Exercise: The answer is the exact run of lines in the listing below from the line containing "A Red Vase Metal Print by Dorothy Maier" up to and including the line containing "Vente Maison 10", with pictures removed.

The data:
++++++

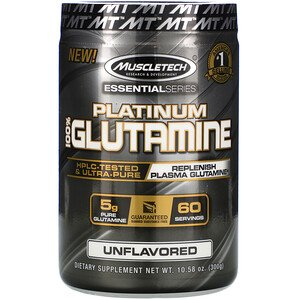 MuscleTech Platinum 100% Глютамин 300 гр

++++++

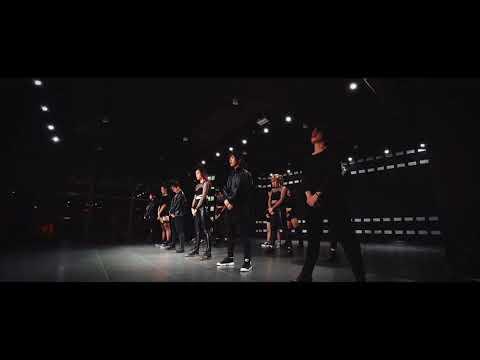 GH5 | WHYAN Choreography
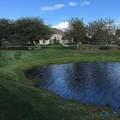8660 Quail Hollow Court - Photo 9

++++++

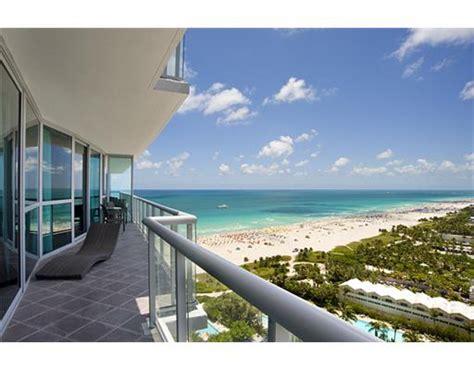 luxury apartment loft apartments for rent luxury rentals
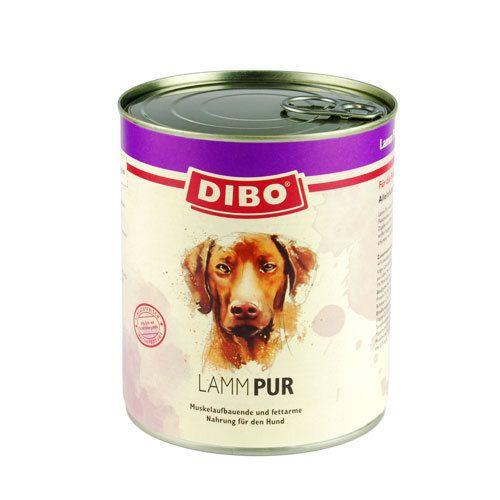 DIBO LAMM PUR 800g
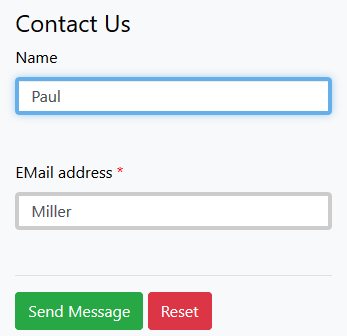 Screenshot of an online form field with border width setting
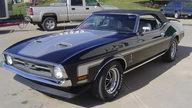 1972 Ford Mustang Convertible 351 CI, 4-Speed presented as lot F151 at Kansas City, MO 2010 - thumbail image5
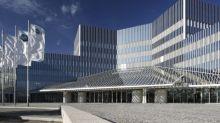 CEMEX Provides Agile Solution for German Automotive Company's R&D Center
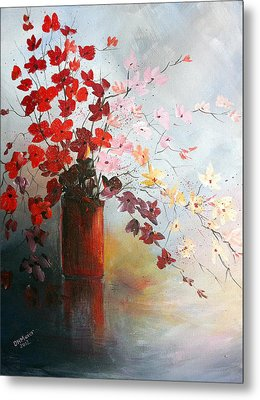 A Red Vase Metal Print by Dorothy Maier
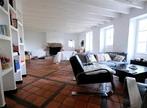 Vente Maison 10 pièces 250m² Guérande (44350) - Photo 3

++++++

Answer space:
 A Red Vase Metal Print by Dorothy Maier
 Vente Maison 10 pièces 250m² Guérande (44350) - Photo 3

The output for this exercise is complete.